The effect of basis polynomial degree on the performance of compressible flow simulations employing a split-form DG method

Abstract

High order methods have garnered significant interest recently for simulating compressible flows due to their low dissipation nature. In this regard, the use of discontinuous Galerkin method has been actively pursued due to the advantages ensuing from its compact interpolation. However, these methods generally require employing a limiter for stable computation of supersonic compressible flows that contain shocks. Many limiters are designed to incorporate ideas from robust second order implementations of the Finite Volume Method for shock capturing. It is therefore prudent to examine the effectiveness of high order discontinuous Galerkin solutions when simulating flows containing discontinuities. To this end, the present work investigates the variation of accuracy per degrees of freedom as the basis polynomial degree is changed. Several standard one-dimensional and two-dimensional compressible flow cases are simulated for multiple basis polynomial degrees while employing different meshes to keep the degrees of freedom fixed.
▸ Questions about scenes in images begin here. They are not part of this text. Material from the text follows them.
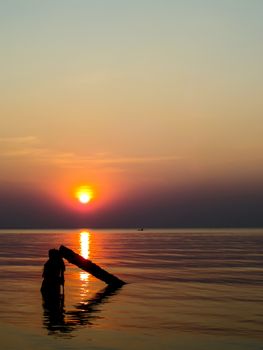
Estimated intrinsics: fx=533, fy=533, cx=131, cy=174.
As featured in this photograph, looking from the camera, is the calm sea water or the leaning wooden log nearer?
the calm sea water

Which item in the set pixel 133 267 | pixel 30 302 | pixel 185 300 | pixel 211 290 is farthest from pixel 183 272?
pixel 30 302

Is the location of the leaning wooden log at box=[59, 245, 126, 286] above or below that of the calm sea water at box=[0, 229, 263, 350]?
above

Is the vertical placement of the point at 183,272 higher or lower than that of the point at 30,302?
higher

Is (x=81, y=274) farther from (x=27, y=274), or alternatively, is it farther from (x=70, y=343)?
(x=70, y=343)

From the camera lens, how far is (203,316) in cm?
2161

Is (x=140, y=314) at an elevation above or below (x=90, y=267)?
below

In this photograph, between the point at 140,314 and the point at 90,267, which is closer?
the point at 140,314

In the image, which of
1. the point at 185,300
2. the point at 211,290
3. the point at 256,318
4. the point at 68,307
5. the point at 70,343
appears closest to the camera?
the point at 70,343

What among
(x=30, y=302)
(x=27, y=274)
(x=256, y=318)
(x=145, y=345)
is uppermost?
(x=27, y=274)

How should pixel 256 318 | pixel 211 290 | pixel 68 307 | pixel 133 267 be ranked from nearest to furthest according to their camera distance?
pixel 256 318 < pixel 68 307 < pixel 211 290 < pixel 133 267

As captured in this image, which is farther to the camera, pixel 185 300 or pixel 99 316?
pixel 185 300

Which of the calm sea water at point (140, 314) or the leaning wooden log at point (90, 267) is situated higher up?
the leaning wooden log at point (90, 267)

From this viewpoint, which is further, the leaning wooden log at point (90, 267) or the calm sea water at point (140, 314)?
the leaning wooden log at point (90, 267)

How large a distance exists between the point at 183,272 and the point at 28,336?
81.7 ft
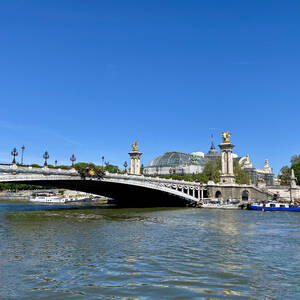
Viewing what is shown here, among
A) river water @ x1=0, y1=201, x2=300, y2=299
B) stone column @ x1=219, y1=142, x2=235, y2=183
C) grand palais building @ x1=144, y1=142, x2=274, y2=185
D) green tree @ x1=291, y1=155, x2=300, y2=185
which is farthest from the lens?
grand palais building @ x1=144, y1=142, x2=274, y2=185

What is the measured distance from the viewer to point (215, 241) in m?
25.0

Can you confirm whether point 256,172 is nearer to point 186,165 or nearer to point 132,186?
point 186,165

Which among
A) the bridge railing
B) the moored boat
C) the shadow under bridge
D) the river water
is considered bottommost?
the river water

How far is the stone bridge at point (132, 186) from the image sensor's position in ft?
150

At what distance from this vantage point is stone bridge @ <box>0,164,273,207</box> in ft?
150

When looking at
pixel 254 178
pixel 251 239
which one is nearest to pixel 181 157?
pixel 254 178

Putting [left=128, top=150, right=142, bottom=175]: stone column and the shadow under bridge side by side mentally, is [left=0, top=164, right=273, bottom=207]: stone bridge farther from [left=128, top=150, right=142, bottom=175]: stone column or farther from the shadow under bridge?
[left=128, top=150, right=142, bottom=175]: stone column

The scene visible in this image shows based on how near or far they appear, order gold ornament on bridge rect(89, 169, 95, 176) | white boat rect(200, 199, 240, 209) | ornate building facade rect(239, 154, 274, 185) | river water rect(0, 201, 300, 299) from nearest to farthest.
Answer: river water rect(0, 201, 300, 299) < gold ornament on bridge rect(89, 169, 95, 176) < white boat rect(200, 199, 240, 209) < ornate building facade rect(239, 154, 274, 185)

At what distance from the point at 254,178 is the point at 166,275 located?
13436cm

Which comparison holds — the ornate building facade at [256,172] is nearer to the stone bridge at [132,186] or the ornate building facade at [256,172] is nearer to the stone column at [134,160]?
the stone bridge at [132,186]

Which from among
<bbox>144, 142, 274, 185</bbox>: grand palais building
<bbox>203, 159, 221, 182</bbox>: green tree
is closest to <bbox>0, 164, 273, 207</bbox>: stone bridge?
<bbox>203, 159, 221, 182</bbox>: green tree

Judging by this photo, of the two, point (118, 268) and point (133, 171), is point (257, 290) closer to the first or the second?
point (118, 268)

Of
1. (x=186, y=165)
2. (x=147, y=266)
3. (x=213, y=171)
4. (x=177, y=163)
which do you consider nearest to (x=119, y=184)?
(x=147, y=266)

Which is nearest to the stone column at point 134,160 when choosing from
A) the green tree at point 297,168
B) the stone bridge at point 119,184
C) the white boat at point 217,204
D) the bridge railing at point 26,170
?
the stone bridge at point 119,184
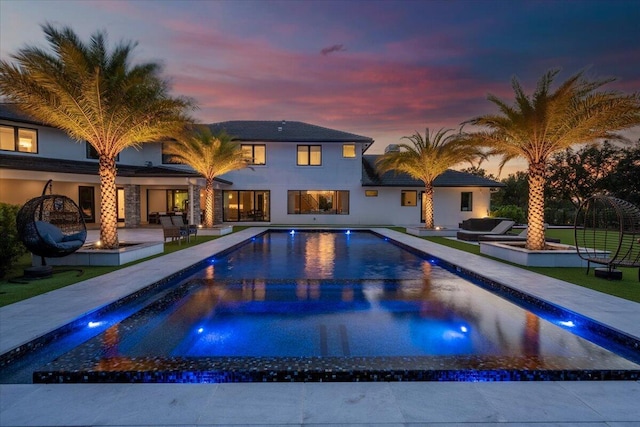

It is found that high order solutions are more efficient than second order solution as regards the accuracy per degrees of freedom. The improvement in this metric with increasing basis polynomial degree plateaus at cubic basis degree for cases containing strong discontinuities (shock Mach numbers greater than 3), and shifts to a further higher basis in simpler problems. However, in problems containing slowly moving shocks and or weak discontinuities, high order solutions generate increased numerical oscillations, suggesting the need for improvement in anti-aliasing techniques.